Thursday, July 30, 2009
The following is an essay I first wrote in 1999, then copyrighted in 2000. It appeared on an old blog but I repost it today for a few reasons. While at the time I wrote it I was recognizing that bigotry of all forms and in particular, antisemitism was rising, I now see that escalation has taken a sharper rise.
I grew up the child of parents who promoted civil rights and like them, joined both interfaith groups and civil rights groups so that how I lived demonstrated the values they taught in both word and deed. Perhaps something of what I've learned may help another. I give a link at the end that I hope all parents will view.
Now here is the short (for me anyway!) essay, reposted again.
The serene and straightforward manner I most often maintain in responding to bigots comes from both faith in God and in self-acceptance of my human nature. My self-esteem is neither defined nor validated by the approval of bigots whose values I see as harmful. Instead, I focus on opinions gleaned from respectable people; insights gained from interactions with the wise and not so wise. I begin with the premise that each individual is worthy of respect. Since I claim no sainthood, it is no hypocrisy to reveal I can lose all respect for people who behave in a willfully ignorant, disrespectful, dishonest or hateful manner. I believe they have a right to their choice. I don’t have to respect all choices, or disrespectful people; that is my choice.

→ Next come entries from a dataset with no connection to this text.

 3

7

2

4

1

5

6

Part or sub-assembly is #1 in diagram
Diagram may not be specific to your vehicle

Some people are so maladapted to human interaction they enjoy conflict. I do not enjoy conflict. A conflict addict spends much time devising or refining new methods to propagate it. When someone tries to make a well-mannered person feel bad about civility, they do so to project the discomfort they feel in the presence of respectful behavior. A taunt of “ goody goody” on the playground by a bully a perfect example. Quite often we hear the adult bully replace that with other words and phrases, “ politically correct” is one that comes to mind. Recognizing and correctly labeling another’s behavior as that of a bully or bigot based on their actions or words may even inspire them to try to make the victimizer the victim to shift the focus and blame. I don’t have to view another as inferior or demonize them to boost my ego or justify my values. Like a moth drawn to a flame, the social misfit conflict addict is drawn to the more peaceful whom they view as weak to be the target of their venom. However, a serene demeanor does not imply weakness. Serenity is not found in a mind that is self-absorbed with the bliss of religiosity from either psychosis or indoctrination into a cult.

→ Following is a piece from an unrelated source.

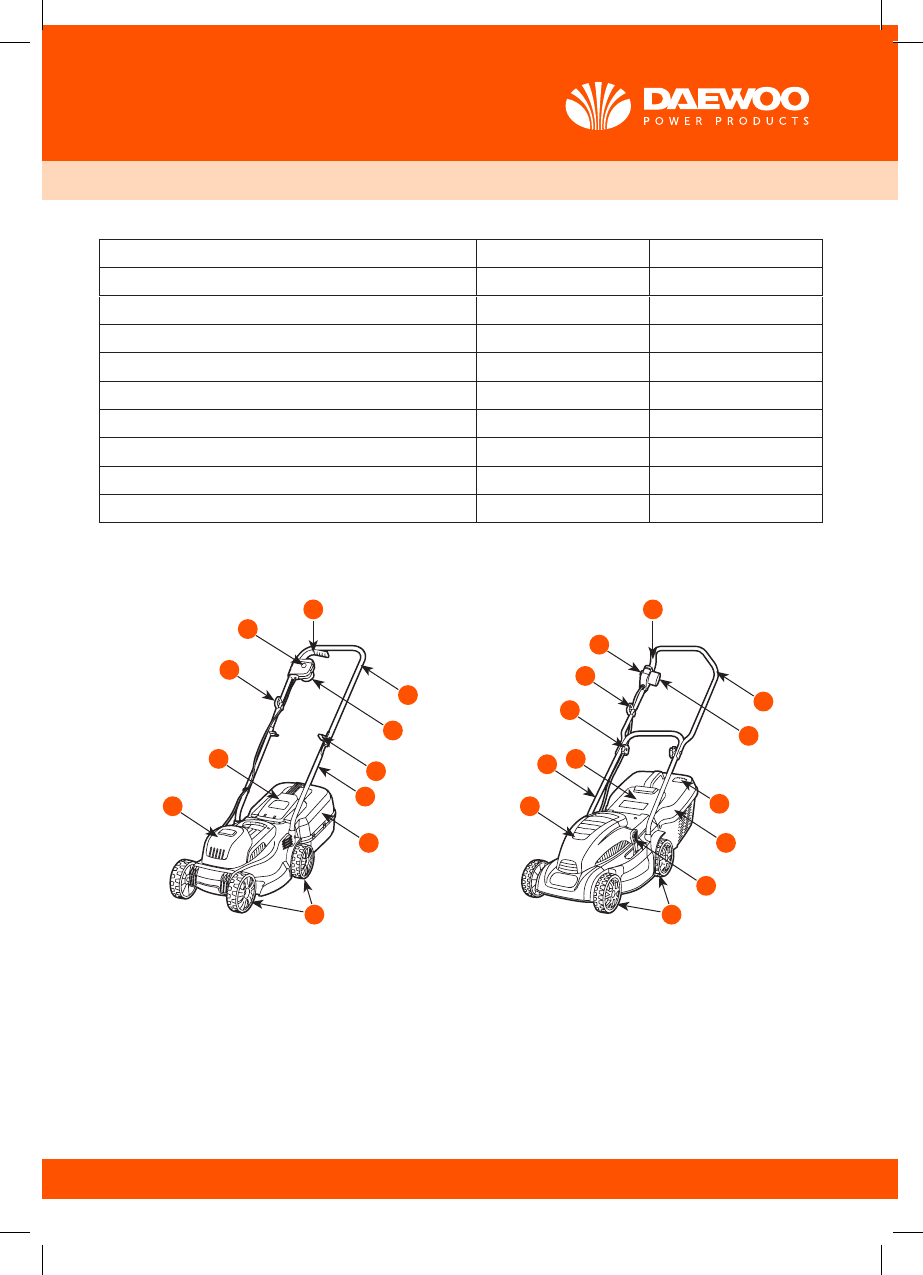 DAEWOO
POWER PRODUCTS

It is unfortunate that an above average intellect conveys no immunity to bigotry. While there are many reasons for bigotry that I won’t begin to address here, often a choice to create conflict is derived from attention seeking. Think of former classmates, the child who was bright but overlooked at home or in school by others unless he acted out. The temporary vindication they feel when anyone agrees and the reward of being the center of attention by belittling others becomes like a drug. This attention gives a short-term sense of belonging, reinforcement of their beliefs, and helps to elevate self worth. It can then escalate until their self-concept has risen to a delusional superiority over all others. They hold out the worst venom, not for those who may truly exhibit inferior intellect or moral or social inadequacies, but for those whose presence, demeanor and wisdom expose their own most deeply feared frailty. Their maladapted manner of life and self-concept has made them a part of the weakest link in humanity and the most widely detested of all.
Serenity that isn’t easily shaken comes from cognizance of human frailty and foible, self-knowledge and acceptance of the kinship of all humanity. It carries no fear that you’re going to be exposed as less than perfect. Some of the most dangerous dogs are “fear biters” and some of the most dangerous humans behave that way, too.